Map a function over specific dimensions of matrix

10 views (last 30 days)
Consider an N dimensional matrix M. Consider a function f that eats k-dimensional matrices.
I want to build a function F such that the following code :
B=F(M,@f,k);
Returns a matrix B having N-k dimensions. The coefficient B(i_1,...,i_{N-k}) is equal to f(squeeze(M(i_1,...,i_{N-k},:))
To do so I created the following function :
function B = mapping(M, f, k)
% MAPPING map a function f that must have a k dimension matrix as input to
% the last k dimensions of a matrix M
% B = mapping(M,@f,k) returns a matrix M of N-k dimensions where N is the
% dimension of M such that B(i1,..,i_{N-k})=f(M(i1...i_{N-k},:))
size_M=size(M);
% We start by creating an intermediate matrix A that will be required in
% the function arrayfun. This matrix has the same size as the returned B
% matrix but verifies A(k)=k where k is the 1 dimensional indice
if(numel(size_M)-k>1)
% general case where A (and B) will have at least 2 dimensions
A=[1:prod(size_M(1:end-k))];
A=reshape(A, size_M(1:end-k));
elseif(numel(size_M)-k==1)
A=[1:size_M(1)];
else
error("The function to map maps all the dimensions of the matrix or more.");
end
function fct = F(Ai)
% We first take the subscript associated to the number Ai
b_dim=numel(size_M(1:end-k));
subscripts=cell(b_dim,1);
% We take the indices corresponding to Ai
[subscripts{:}]=ind2sub(size_M(1:end-k),Ai);
subscripts=subscripts.';
% We then apply the function f to the good element of matrix M
fct=f(squeeze(M(subscripts{:},:)));
end
B=arrayfun(@F, A);
end
My question are :
Above all : does it actually already exist a matlab function doing the purpose I want ? Or am I forced to create it ?
It it doesn't already exist such a function I would like to know if there are tricks to speed up what I want, because here it is too slow for my purpose.
If you want to make a try :
M=rand(8,10,2)
% The matrix B will have 2 dimensions (B is a 8x10 matrix) and B(i,j)=norm(squeeze(M(i,j,:)))
B=mapping(M,@norm,1);
  2 Comments
Guillaume
Guillaume on 1 Nov 2018
I'm not sure I completely understand what you're trying to do. It does look like it's more complicated than it should be.

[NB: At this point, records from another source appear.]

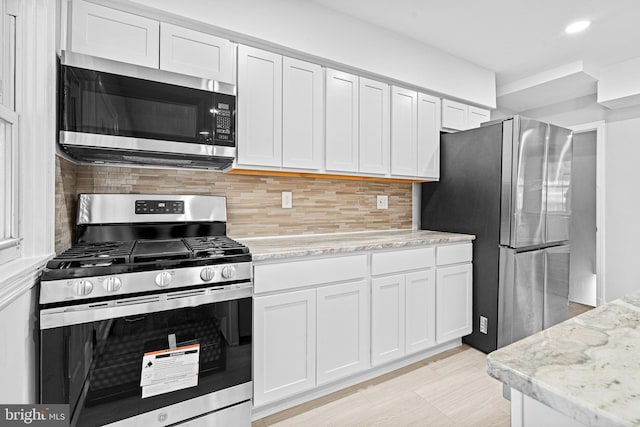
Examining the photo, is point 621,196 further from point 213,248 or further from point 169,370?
point 169,370

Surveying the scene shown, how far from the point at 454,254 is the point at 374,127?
47.0 inches

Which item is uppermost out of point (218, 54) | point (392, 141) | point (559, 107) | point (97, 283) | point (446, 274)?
point (559, 107)

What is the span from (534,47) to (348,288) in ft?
8.83

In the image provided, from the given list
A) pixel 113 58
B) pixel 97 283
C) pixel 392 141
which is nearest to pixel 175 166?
pixel 113 58

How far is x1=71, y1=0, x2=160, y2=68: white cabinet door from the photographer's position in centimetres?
156

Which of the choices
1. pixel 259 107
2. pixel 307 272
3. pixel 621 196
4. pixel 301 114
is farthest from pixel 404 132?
pixel 621 196

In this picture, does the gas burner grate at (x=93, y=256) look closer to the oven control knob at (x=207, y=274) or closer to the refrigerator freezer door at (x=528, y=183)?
the oven control knob at (x=207, y=274)

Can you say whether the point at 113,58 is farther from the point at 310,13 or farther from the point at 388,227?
the point at 388,227

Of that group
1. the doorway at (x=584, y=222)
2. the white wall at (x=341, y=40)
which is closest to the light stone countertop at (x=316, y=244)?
the white wall at (x=341, y=40)

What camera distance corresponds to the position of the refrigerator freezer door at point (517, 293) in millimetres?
2436

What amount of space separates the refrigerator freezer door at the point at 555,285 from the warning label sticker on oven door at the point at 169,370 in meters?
2.74

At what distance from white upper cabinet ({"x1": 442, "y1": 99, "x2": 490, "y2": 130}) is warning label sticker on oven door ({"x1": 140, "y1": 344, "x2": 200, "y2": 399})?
272 centimetres

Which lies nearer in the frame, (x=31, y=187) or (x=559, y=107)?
(x=31, y=187)

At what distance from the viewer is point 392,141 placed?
2.64 metres
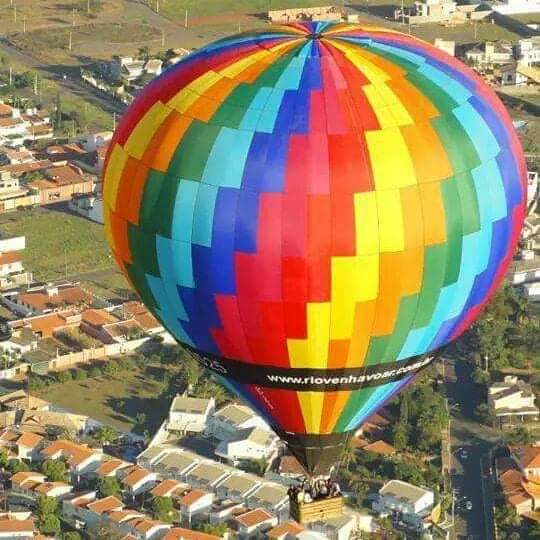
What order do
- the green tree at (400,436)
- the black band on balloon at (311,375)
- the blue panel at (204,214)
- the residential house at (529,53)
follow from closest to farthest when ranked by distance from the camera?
the blue panel at (204,214) → the black band on balloon at (311,375) → the green tree at (400,436) → the residential house at (529,53)

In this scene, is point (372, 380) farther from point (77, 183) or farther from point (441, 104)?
point (77, 183)

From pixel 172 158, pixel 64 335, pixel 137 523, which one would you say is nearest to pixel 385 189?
pixel 172 158

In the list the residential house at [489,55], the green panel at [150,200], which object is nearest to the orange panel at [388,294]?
the green panel at [150,200]

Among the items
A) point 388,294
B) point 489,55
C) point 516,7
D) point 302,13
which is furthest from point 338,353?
point 516,7

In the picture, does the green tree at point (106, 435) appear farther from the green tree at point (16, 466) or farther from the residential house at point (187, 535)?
the residential house at point (187, 535)

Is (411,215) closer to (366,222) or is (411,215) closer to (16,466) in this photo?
(366,222)
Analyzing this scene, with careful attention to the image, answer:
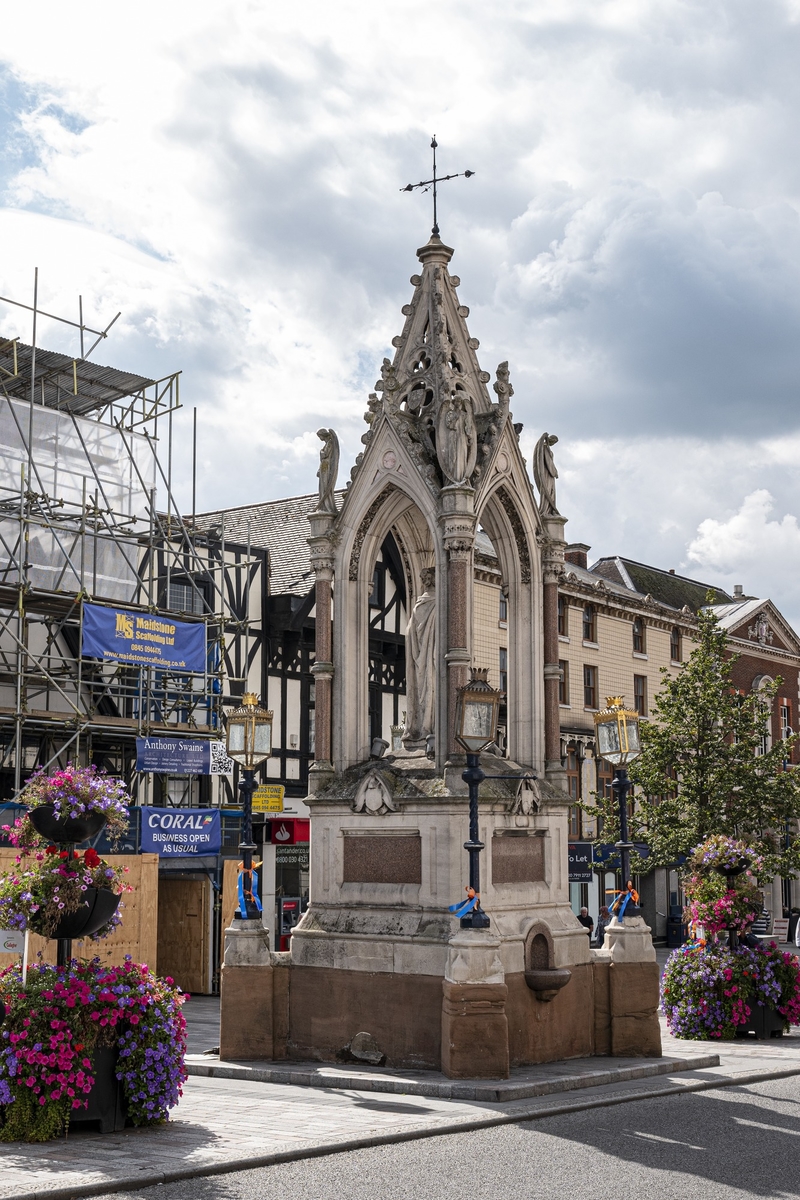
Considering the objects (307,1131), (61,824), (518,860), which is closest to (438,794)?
(518,860)

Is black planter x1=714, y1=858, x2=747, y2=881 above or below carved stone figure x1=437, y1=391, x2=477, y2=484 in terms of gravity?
below

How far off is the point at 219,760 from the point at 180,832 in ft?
7.80

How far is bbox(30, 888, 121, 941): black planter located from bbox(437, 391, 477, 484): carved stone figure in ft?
19.7

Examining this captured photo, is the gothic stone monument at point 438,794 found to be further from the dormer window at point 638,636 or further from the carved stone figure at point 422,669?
the dormer window at point 638,636

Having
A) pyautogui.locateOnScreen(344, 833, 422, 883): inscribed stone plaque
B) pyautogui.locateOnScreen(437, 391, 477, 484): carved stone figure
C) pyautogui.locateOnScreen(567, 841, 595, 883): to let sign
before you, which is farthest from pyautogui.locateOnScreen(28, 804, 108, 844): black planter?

One thing that is not consistent with your explanation and code: you say that f works on matrices with k dimensions, yet squeeze(M(i_1,...,i_{N-k},:) implemented in your code as squeeze(M(subscripts{:},:)| is always going to be a column vector.

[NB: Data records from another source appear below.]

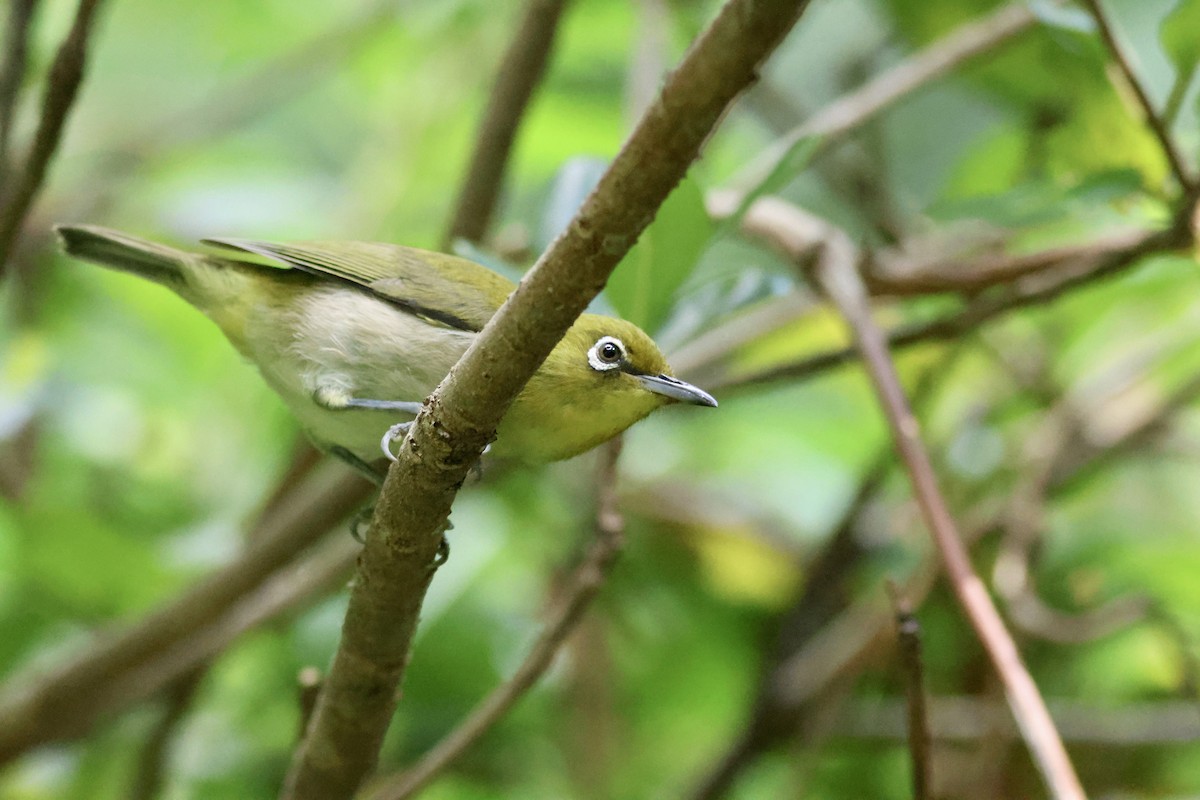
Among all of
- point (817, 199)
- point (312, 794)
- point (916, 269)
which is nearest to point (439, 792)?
point (312, 794)

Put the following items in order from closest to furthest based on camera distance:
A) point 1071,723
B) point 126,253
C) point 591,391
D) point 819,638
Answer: point 591,391 → point 126,253 → point 1071,723 → point 819,638

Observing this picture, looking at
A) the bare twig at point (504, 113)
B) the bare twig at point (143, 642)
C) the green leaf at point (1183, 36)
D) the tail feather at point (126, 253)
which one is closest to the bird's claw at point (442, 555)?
the bare twig at point (143, 642)

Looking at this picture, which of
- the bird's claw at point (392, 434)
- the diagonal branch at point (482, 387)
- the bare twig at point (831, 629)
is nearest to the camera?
the diagonal branch at point (482, 387)

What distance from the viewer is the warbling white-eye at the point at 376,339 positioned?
2303 mm

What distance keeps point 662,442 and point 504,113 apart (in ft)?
5.31

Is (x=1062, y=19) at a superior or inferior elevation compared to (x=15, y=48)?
superior

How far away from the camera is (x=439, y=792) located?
3.34 meters

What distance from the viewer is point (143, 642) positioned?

M(subscripts{:},:) is going to be 1 x 1 x 1 ... x prod(size_M(end-k+1:end), that is a vector in the (N-k)th dimension where dimension N-k+1 to N are all concatenated in dimension N-k.

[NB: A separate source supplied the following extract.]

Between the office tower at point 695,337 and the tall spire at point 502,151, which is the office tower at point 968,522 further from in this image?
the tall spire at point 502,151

It may be a minor issue since you get the result you want, but the input to f is rarely going to have k dimensions.
StarBucK
StarBucK on 1 Nov 2018
Actually you are right i just figured out by posting the message that it can only work with a function working with 1D matrix (vectors).
So two questions actually, how optimize the code (so for f working with vectors) and how can i modify to let f working on more than 1d matrices ? I need to replace M(subscripts{:},:) by another expression but i dont know how to make it.

Sign in to comment.

Accepted Answer

Guillaume
Guillaume on 2 Nov 2018
You would have to modify your function F like this to achieve what I think you want:
function fct = F(Ai)
% We first take the subscript associated to the number Ai
b_dim=numel(size_M(1:end-k));
subscripts=cell(1, b_dim);
% We take the indices corresponding to Ai
[subscripts{:}]=ind2sub(size_M(1:end-k),Ai);
% replicate individual indices to the size of the k-dimensional submatrices
size_k = size_M(end-k+1:end);
subscripts = cellfun(@(idx) repmat(idx, size_k), subscripts, 'UniformOutput', false);
% emulate colon for the remaining dimension by explicitly listing all indices
k_subscripts = arrayfun(@(sz) 1:sz, size_k, 'UniformOutput', false);
[k_subscripts{:}] = ndgrid(k_subscripts{:});
% convert subscripts to linear indices and index
M_k = M(sub2ind(size(M), subscripts{:}, k_subscripts{:}));
% We then apply the function f to the good element of matrix M
fct=f(M_k);
end
That is you have to translate your subscripts back to linear indices and explicitly list all the indices for the remaining dimensions instead of an unknown number of colons.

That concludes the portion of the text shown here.